RE: Elephant in the room28 Sep 2023 12:10
One bankrupting factor at a time please GW62! Ha ha.
2022 was a 13 year market high and exceptional so we can't compare with that, the only shame is that we weren't in market and able to pay debt down with the profits!
I saw Fitch report that, "The unchanged medium-term and mid-cycle assumptions continue to reflect the pressure on pricing from additional Canadian capacity and the continued flows of discounted product from Russia and Belarus."
Also, there's a chart here:
https://www.statista.com/statistics/439006/total-demand-for-potash-fertilizer-worldwide-prediction/
There are some changes since our last financial assessment in that we have additional productions; I think those weren't captured.

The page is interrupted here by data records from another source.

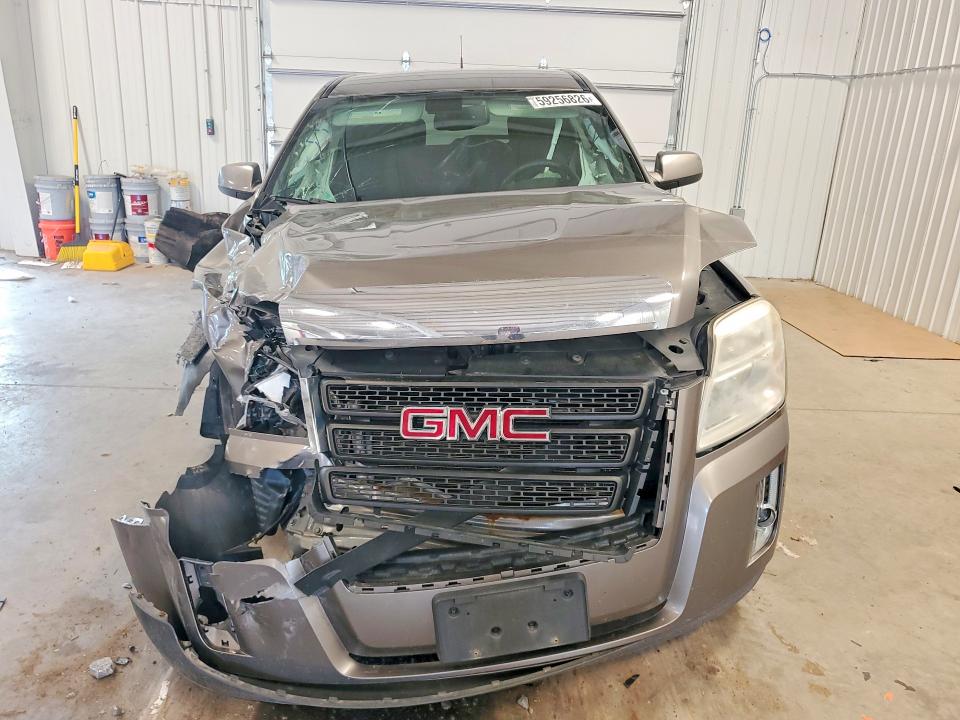 Aukcja sprzedaży 2010 Gmc Terrain, vin: 2CTALBEW1A6289598, numer aukcji: 59256826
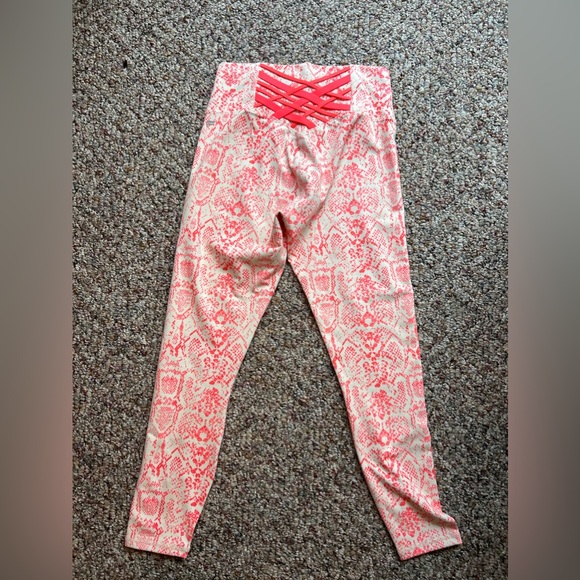 Powerhold by Fabletics 7/8 Leggings - Picture 2 of 2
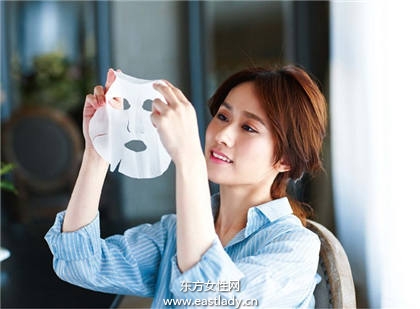 夏季高段保湿5步骤享受零负担水感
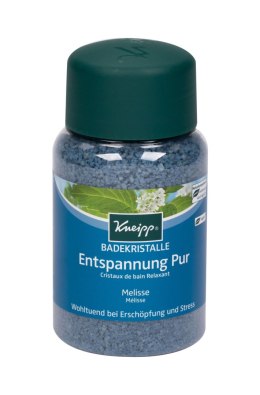 Kneipp Pure Relaxation Mineral Bath Salt Melissa Sól do kąpieli 500g (U) (P2)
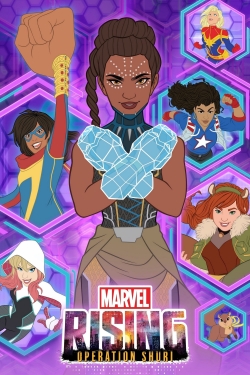 Watch Free Marvel Rising: Operation Shuri Full Movies MyFamilyTV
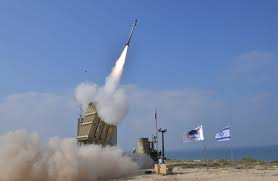 Even among israel's foes, iron dome is widely recognized as a remarkable military innovation. Israel Allows Us To Deploy Iron Dome Batteries In Gulf Assahifa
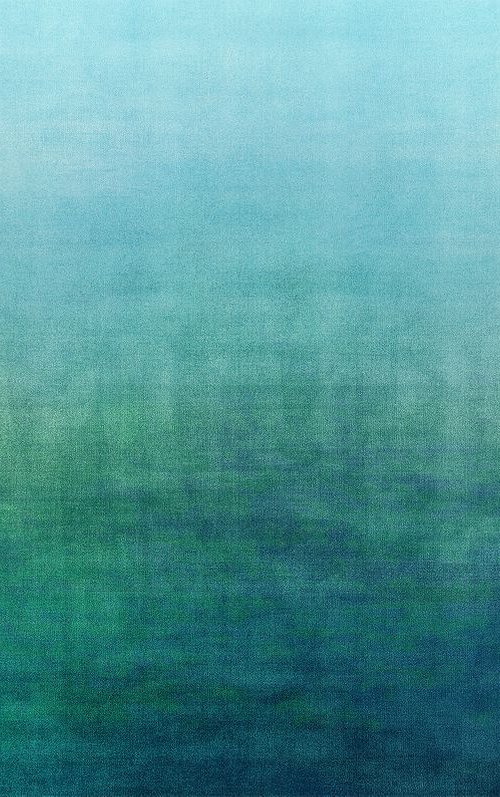 GRADUAL DAYS mixed media on canvas 122 x 81cm by George Hall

However, couldn't we also distinguish two things:
- ESIA is existential because it's a requirement to operate; while
- product prices go to the level of profit, but I don't think go to outright viability, given our lower cost of access.
Is it wilful blindness to say that we don't need to consider this now because the uplift from simply getting to market would afford most shareholders a good return (even if less stellar than at the recent higher prices)?
Where it may make a difference is to say we may prefer to take in more equity finance vs. the 30/70 discussed but that would again be at a significantly higher share price than today.
Phosphate batteries also seem to be becoming a reality and Morocco wants to be in the electric cars market, so could as demand (not confirmed).
Over generous to say this is one for later, post ESIA?